González declararía que la muerte de su ex novia fue accidental

El imputado por el crimen de Chaila habría decidido contar su versión de los hechos por escrito; hoy pedirían prisión preventiva en su contra.

22 Mayo 2007
Cansada de las idas y vueltas del acusado, la fiscal Teresita Marnero pediría hoy la prisión preventiva contra Lucas González, aunque casi al mismo tiempo el principal sospechoso del crimen de María Fernanda Chaila le hará llegar, a través de sus abogados, un escrito en el que relata su versión de los hechos. Según trascendió, en dos páginas el acusado de 27 años dirá que la muerte de su ex novia, el 29 de mayo del año pasado, ocurrió cuando, accidentalmente, se disparó su arma mientras ambos discutían en el edificio del Predio Ferial Norte, donde trabajaba la víctima.
Desde que fue detenido el 7 de mayo, González se negó dos veces a declarar. La última vez fue el sábado, cuando la fiscal lo hizo ir hasta Tribunales, atendiendo un pedido de los defensores Héctor Abraham Musi y Roberto Flores. Pero ese día González dijo que estaba descompuesto, y que por eso no podía contar su versión de lo sucedido. Ante esto, la fiscal decidió dar por terminada la instrucción y requerir la prisión preventiva para luego -una vez que el juez del caso resuelva esto- solicitar la elevación a juicio de la causa, imputando a González por homicidio agravado, delito que prevé la pena de prisión perpetua.
El acusado le habría pedido a sus abogados que quería declarar por escrito.
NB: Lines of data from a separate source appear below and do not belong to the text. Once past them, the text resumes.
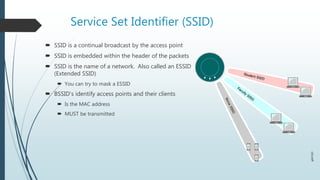 Service Set Identifier (SSID)
 SSID is a continual broadcast by the access point
 SSID is embedded within the header of the packets
 SSID is the name of a network. Also called an ESSID
(Extended SSID)
 You can try to mask a ESSID
 BSSID’s identify access points and their clients
 Is the MAC address
 MUST be transmitted
 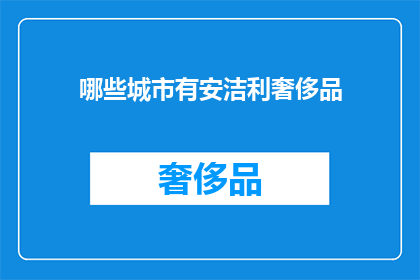 哪些城市有安洁利奢侈品(哪些城市拥有安洁利品牌的奢侈品？)
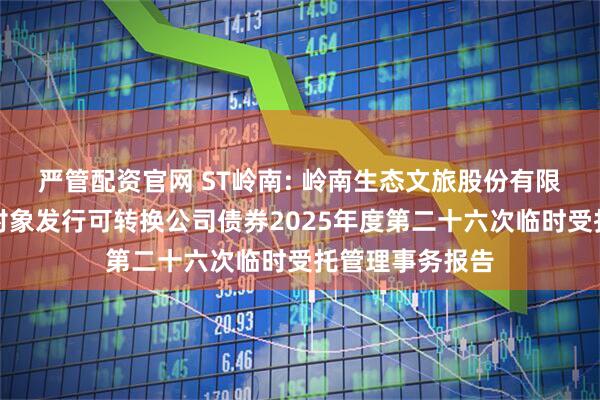 严管配资官网 ST岭南: 岭南生态文旅股份有限公司向不特定对象发行可转换公司债券2025年度第二十六次临时受托管理事务报告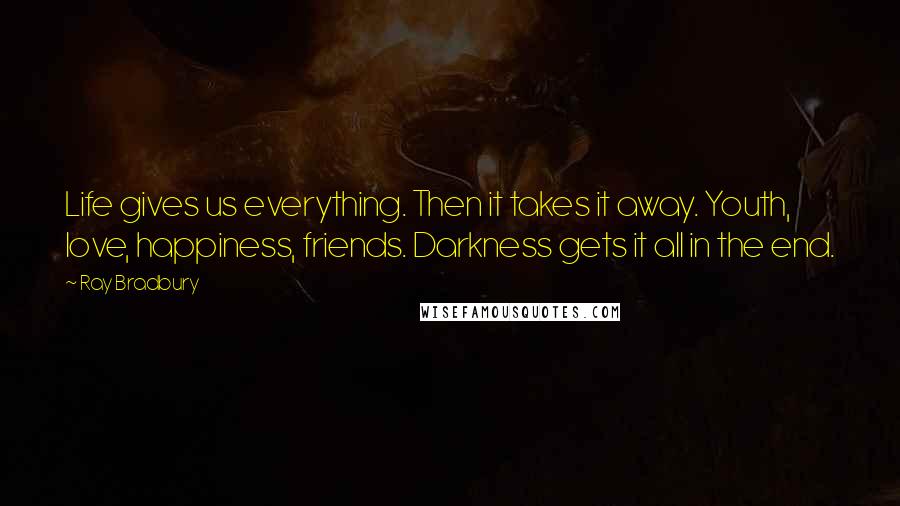 Ray Bradbury Quotes: Life gives us everything. Then it takes it away. Youth, love, happiness, friends. Darkness gets it all in the end.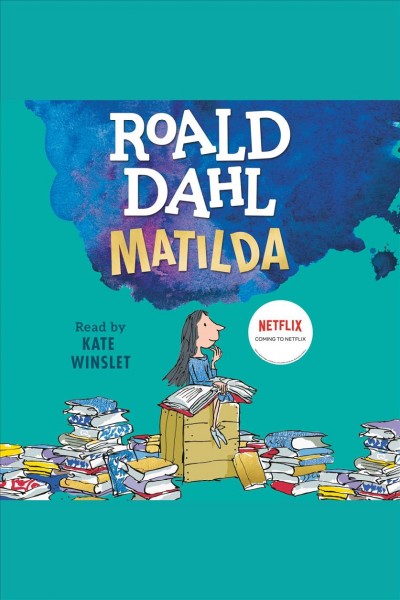 Matilda [electronic resource]. Roald Dahl.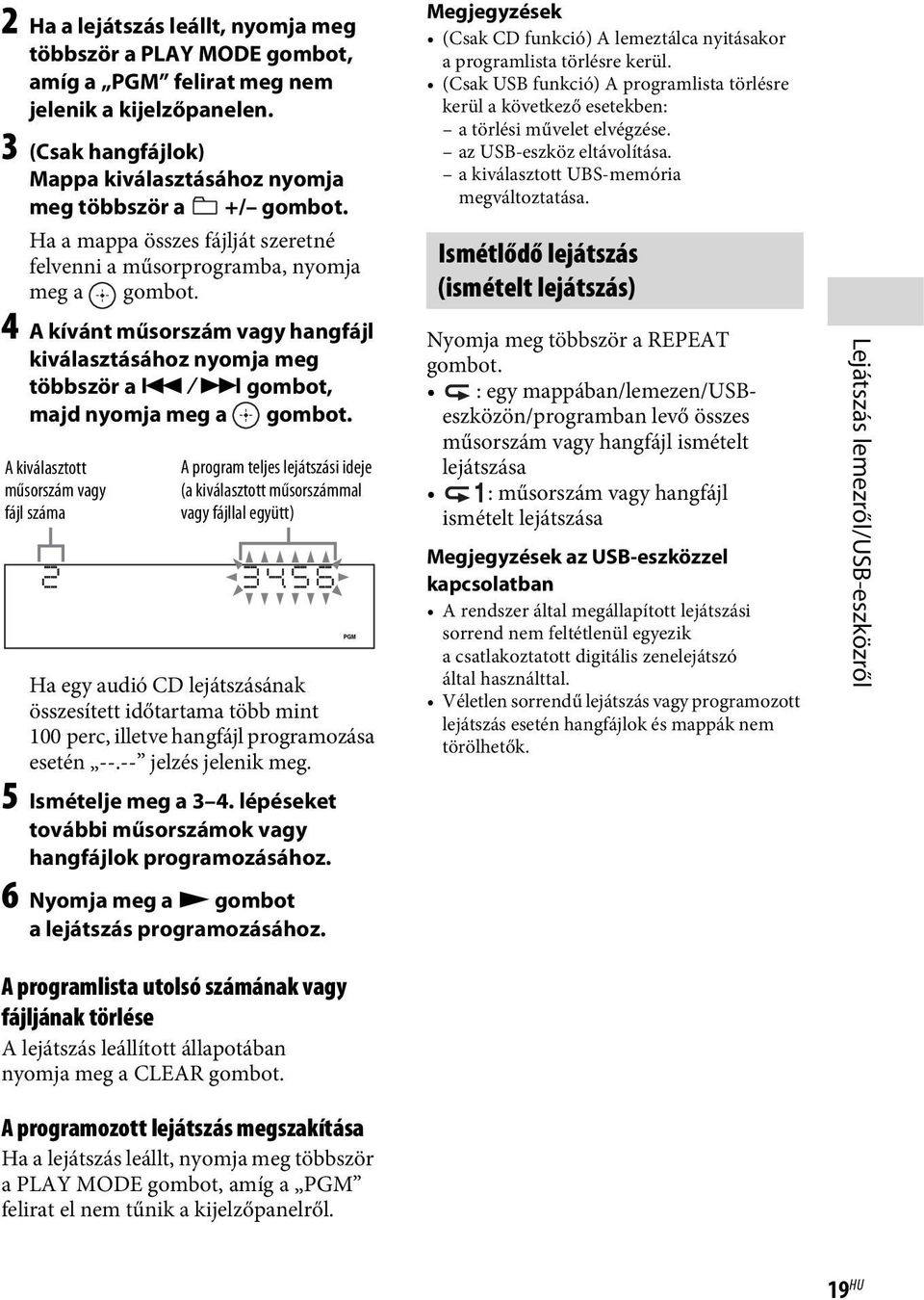 A kiválasztott műsorszám vagy fájl száma A program teljes lejátszási ideje (a kiválasztott műsorszámmal vagy fájllal együtt) Ha egy audió CD lejátszásának összesített időtartama több mint 100 perc,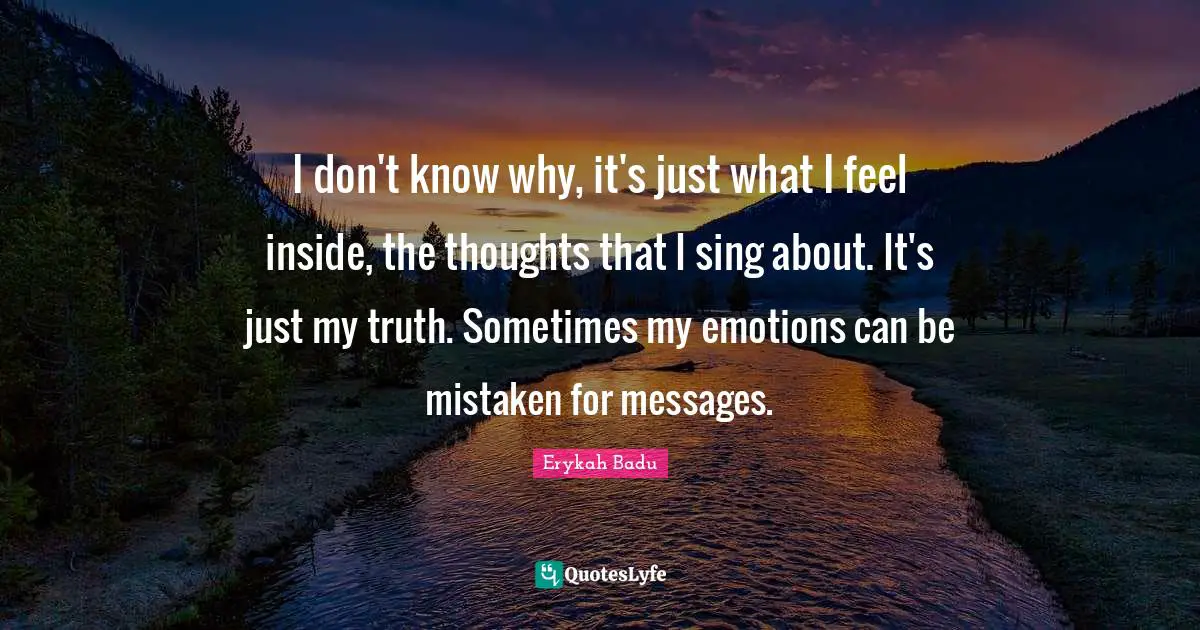 Erykah Badu Quotes: I don't know why, it's just what I feel inside, the thoughts that I sing about. It's just my truth. Sometimes my emotions can be mistaken for messages.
En dos hojas contó su versión de lo sucedido, y hoy los defensores se presentarán en la cárcel para que firme los papeles, y luego los harán certificar por los guardias. Después, se lo entregarán a la fiscal. Según fuentes del entorno del acusado, González admitirá que él fue a buscar a Chaila ese día a su trabajo, y que ambos discutieron. Indicará incluso que él llevaba un arma. Pero negará haberla matado a sangre fría, dijeron los informantes. Afirmará que en medio de la pelea, se produjo el disparo que impactó en la cabeza de la joven, produciéndole la muerte. De esta forma intentará aliviar su situación, aunque la versión no haría cambiar de opinión a la fiscal. Lo que se desconoce es si González explicará los motivos de la pelea, y si acusará, tal como se especulaba, a un grupo de policías que, según sus allegados, lo extorsionaban en ese momento para que les entregara dinero a cambio de que no le armaran una causa.